### DESCRIPTION OF THE TASK
Below are records; extract exactly the lines from the one with "Is point 122,189" through the final line, including both, but drop the pictures.

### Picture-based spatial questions
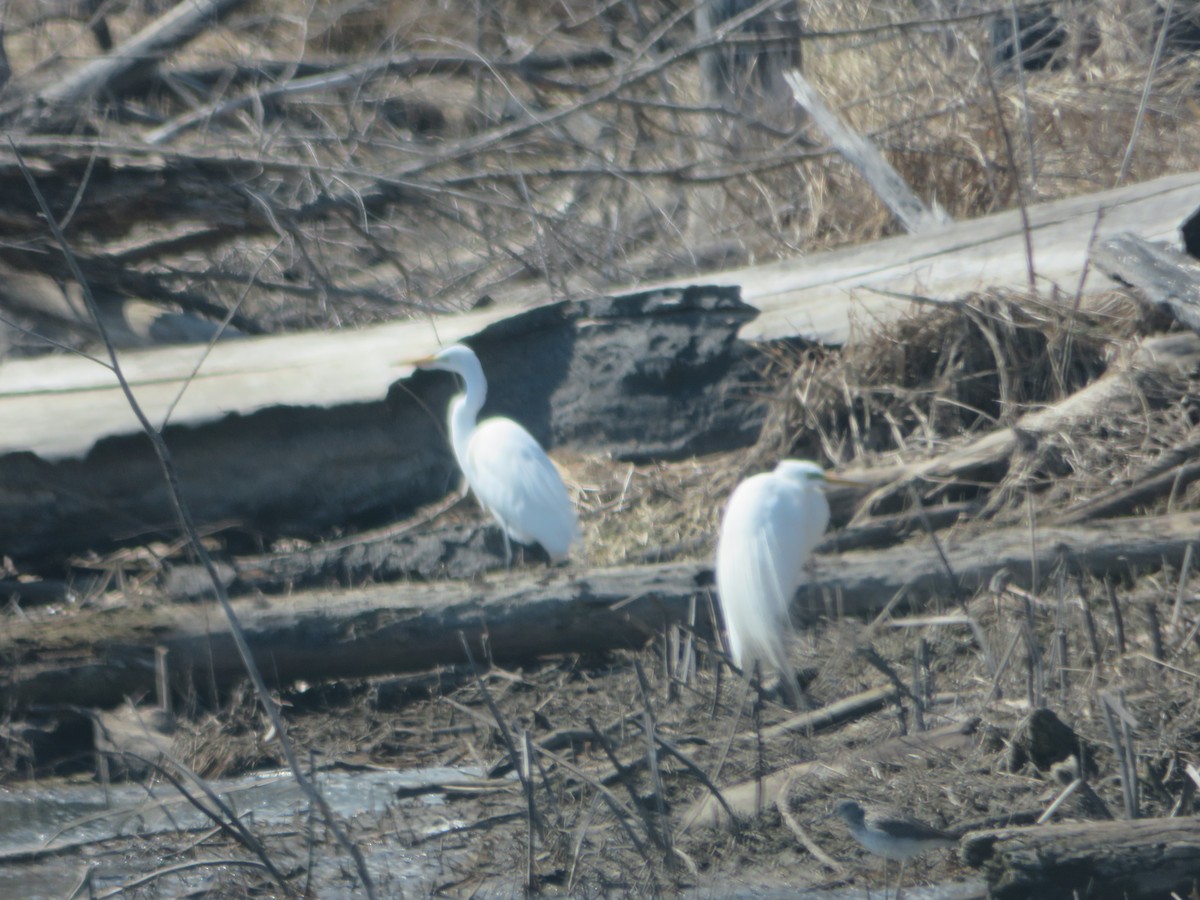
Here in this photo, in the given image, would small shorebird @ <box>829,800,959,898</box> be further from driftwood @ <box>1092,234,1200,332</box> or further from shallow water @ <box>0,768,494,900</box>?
driftwood @ <box>1092,234,1200,332</box>

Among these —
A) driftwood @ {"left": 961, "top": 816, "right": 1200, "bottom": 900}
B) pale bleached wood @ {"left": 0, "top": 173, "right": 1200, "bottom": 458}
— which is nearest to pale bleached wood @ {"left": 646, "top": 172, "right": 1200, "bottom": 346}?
pale bleached wood @ {"left": 0, "top": 173, "right": 1200, "bottom": 458}

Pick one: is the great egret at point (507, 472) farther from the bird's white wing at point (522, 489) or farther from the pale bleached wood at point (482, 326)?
the pale bleached wood at point (482, 326)

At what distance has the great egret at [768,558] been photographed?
3936 millimetres

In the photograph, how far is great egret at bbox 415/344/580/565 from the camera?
16.6ft

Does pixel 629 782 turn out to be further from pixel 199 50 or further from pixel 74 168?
pixel 199 50

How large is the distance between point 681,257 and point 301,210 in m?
2.28

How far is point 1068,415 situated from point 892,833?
2.65m

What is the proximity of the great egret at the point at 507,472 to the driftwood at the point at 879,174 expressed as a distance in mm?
2226

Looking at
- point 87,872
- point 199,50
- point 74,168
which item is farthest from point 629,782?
point 199,50

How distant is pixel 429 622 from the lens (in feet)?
13.1

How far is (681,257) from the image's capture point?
7.16 m

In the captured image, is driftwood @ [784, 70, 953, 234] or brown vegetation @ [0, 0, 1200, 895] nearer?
brown vegetation @ [0, 0, 1200, 895]

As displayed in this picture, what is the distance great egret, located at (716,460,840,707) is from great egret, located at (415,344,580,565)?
85 cm

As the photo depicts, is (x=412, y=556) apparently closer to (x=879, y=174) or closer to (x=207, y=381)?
(x=207, y=381)
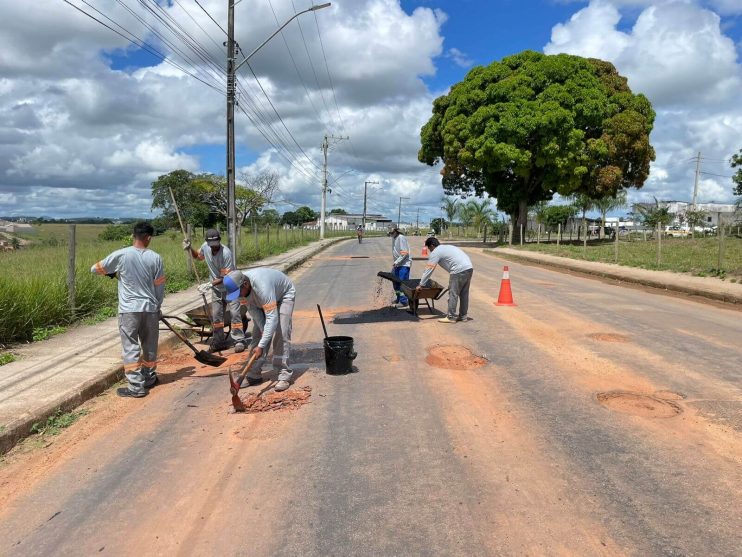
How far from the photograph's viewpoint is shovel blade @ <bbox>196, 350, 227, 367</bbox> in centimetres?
648

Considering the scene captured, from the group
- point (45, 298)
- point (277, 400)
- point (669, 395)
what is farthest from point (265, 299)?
point (45, 298)

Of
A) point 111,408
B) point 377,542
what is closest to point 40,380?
point 111,408

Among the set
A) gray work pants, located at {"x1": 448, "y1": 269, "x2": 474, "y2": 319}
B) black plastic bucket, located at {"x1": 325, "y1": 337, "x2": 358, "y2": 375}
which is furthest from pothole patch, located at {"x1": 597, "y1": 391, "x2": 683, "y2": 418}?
gray work pants, located at {"x1": 448, "y1": 269, "x2": 474, "y2": 319}

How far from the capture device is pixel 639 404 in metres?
4.89

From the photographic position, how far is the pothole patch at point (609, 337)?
7492 millimetres

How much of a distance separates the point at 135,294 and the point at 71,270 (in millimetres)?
3769

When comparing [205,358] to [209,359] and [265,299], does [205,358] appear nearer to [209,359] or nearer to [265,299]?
[209,359]

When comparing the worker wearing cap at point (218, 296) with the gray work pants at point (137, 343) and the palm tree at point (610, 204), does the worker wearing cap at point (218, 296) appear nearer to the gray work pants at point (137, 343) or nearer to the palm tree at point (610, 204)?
the gray work pants at point (137, 343)

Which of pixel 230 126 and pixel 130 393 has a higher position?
pixel 230 126

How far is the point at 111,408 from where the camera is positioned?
5.29 metres

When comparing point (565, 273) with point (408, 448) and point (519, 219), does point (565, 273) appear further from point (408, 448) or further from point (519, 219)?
point (519, 219)

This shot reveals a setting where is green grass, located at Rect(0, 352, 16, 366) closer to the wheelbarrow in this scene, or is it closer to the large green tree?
the wheelbarrow

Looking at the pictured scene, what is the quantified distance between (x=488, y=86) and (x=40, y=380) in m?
31.2

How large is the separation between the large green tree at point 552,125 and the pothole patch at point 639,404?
2626 cm
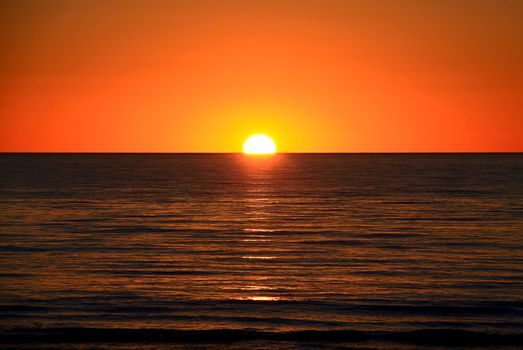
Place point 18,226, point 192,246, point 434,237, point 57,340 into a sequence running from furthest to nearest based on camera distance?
1. point 18,226
2. point 434,237
3. point 192,246
4. point 57,340

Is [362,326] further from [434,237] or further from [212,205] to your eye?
[212,205]

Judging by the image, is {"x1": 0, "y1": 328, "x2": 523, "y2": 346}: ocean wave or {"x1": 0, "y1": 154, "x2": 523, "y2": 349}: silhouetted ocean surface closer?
{"x1": 0, "y1": 328, "x2": 523, "y2": 346}: ocean wave

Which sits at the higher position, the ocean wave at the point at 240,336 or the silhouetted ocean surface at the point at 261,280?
the silhouetted ocean surface at the point at 261,280

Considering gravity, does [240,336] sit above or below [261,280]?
below

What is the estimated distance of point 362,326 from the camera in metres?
18.0

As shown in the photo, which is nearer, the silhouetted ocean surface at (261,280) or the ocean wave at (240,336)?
the ocean wave at (240,336)

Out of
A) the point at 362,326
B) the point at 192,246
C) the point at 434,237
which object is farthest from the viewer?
the point at 434,237

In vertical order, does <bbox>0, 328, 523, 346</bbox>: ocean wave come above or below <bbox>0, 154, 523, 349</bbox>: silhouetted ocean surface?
below

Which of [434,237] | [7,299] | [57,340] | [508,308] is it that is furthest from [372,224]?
[57,340]

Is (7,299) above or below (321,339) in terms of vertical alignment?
above

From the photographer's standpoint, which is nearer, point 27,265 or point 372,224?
point 27,265

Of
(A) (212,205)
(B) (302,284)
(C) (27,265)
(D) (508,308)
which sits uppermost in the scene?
(A) (212,205)

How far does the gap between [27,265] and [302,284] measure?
437 inches

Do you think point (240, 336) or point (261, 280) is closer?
point (240, 336)
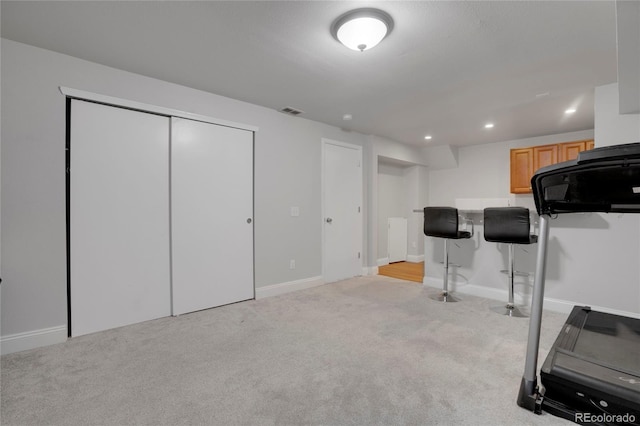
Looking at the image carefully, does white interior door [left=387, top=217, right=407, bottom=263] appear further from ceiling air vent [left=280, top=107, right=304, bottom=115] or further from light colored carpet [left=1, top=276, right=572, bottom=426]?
ceiling air vent [left=280, top=107, right=304, bottom=115]

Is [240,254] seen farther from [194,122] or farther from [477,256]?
[477,256]

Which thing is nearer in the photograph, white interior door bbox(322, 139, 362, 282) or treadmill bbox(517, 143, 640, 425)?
treadmill bbox(517, 143, 640, 425)

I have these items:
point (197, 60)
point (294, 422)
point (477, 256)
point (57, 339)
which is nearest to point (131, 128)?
point (197, 60)

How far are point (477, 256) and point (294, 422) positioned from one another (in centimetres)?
301

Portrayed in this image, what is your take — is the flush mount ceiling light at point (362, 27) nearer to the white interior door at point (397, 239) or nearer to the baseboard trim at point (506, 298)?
the baseboard trim at point (506, 298)

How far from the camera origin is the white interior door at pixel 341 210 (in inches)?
166

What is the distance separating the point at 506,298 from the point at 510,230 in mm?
937

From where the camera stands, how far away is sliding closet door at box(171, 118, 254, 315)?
2.94m

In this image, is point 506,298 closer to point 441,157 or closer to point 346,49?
point 346,49

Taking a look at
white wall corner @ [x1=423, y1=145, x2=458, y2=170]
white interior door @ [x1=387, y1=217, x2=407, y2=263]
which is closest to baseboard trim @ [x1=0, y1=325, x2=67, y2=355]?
white interior door @ [x1=387, y1=217, x2=407, y2=263]

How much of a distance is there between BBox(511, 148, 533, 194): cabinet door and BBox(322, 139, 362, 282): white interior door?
103 inches

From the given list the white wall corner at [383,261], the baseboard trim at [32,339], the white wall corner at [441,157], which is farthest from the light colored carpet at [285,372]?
the white wall corner at [441,157]

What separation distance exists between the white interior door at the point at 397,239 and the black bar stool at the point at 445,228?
2292 mm

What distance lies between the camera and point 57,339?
7.57ft
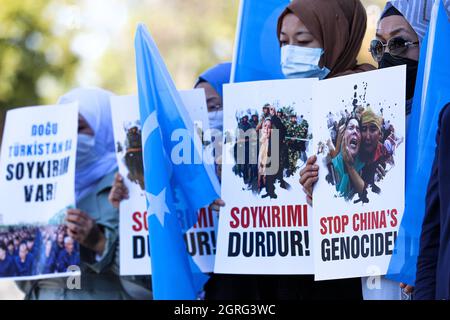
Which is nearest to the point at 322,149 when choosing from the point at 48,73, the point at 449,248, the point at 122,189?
the point at 449,248

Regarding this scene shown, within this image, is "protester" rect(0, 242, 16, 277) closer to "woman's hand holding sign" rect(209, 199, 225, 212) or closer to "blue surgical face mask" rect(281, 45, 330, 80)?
"woman's hand holding sign" rect(209, 199, 225, 212)

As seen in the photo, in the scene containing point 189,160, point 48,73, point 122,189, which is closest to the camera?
point 189,160

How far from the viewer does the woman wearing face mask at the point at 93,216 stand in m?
6.46

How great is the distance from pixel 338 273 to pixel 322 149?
1.90 ft

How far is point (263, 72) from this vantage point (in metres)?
5.73

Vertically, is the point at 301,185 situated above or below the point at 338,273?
above

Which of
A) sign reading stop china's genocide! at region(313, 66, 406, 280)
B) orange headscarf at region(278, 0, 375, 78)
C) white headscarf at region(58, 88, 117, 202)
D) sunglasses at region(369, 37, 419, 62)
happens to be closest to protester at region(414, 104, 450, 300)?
sign reading stop china's genocide! at region(313, 66, 406, 280)

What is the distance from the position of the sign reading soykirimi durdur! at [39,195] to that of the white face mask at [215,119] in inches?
34.6

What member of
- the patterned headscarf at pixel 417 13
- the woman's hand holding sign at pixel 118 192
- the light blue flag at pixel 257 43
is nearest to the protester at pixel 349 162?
the patterned headscarf at pixel 417 13

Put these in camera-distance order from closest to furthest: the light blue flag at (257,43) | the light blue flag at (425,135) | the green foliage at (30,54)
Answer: the light blue flag at (425,135) → the light blue flag at (257,43) → the green foliage at (30,54)

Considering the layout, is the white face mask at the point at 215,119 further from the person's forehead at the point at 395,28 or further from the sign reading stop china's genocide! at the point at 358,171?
the person's forehead at the point at 395,28

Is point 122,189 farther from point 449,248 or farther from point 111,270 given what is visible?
point 449,248

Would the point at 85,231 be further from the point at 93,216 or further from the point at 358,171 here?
the point at 358,171
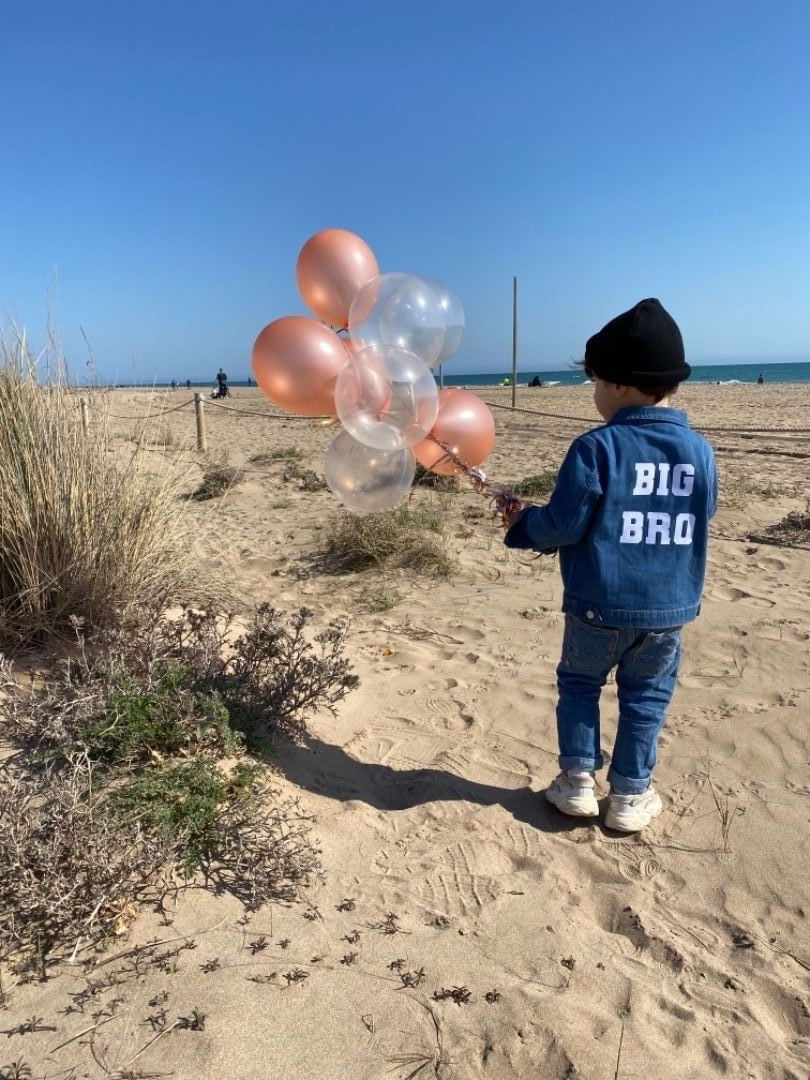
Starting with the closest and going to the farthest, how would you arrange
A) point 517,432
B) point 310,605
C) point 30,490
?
point 30,490
point 310,605
point 517,432

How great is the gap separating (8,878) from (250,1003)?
2.16 ft

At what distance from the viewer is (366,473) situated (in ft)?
9.94

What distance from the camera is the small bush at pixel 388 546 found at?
Answer: 18.0 ft

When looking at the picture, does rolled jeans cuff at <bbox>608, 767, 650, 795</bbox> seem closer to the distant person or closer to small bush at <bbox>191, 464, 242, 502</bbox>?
small bush at <bbox>191, 464, 242, 502</bbox>

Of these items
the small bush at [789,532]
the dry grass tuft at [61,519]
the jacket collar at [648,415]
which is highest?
the jacket collar at [648,415]

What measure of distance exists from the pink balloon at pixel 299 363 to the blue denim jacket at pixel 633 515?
3.83 feet

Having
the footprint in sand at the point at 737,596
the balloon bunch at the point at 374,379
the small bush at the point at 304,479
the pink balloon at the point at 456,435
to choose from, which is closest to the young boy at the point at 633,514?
the balloon bunch at the point at 374,379

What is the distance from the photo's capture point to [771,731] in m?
3.06

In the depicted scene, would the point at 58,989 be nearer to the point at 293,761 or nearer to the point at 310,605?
the point at 293,761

### FINAL ANSWER
Is point 122,189 farther from point 449,248 or farther from point 111,270 given what is visible?
point 449,248

Would the point at 85,231 be further from the point at 93,216 or further from the point at 358,171 here?
the point at 358,171
Starting with the closest and going to the farthest, how would you arrange
A) point 517,432
B) point 310,605
C) point 30,490
?
point 30,490
point 310,605
point 517,432

How great is the gap separating (8,878) from (250,1003)?
2.16 ft

At what distance from the viewer is (366,473) situated (in ft)?
9.94

What distance from the camera is the small bush at pixel 388 546 found at?
Answer: 18.0 ft

When looking at the picture, does rolled jeans cuff at <bbox>608, 767, 650, 795</bbox> seem closer to the distant person or closer to small bush at <bbox>191, 464, 242, 502</bbox>?
small bush at <bbox>191, 464, 242, 502</bbox>

Of these items
the small bush at [789,532]
the dry grass tuft at [61,519]
the jacket collar at [648,415]
which is highest?
the jacket collar at [648,415]

What measure of distance exists from the pink balloon at pixel 299 363 to the blue denim jacket at pixel 633 515?
3.83 feet

Having
the footprint in sand at the point at 737,596
the balloon bunch at the point at 374,379
the small bush at the point at 304,479
the pink balloon at the point at 456,435
to choose from, which is closest to the young boy at the point at 633,514?
the balloon bunch at the point at 374,379

What is the distance from the photo's capture point to [771,731] in m?
3.06

In the depicted scene, would the point at 58,989 be nearer to the point at 293,761 or nearer to the point at 310,605?
the point at 293,761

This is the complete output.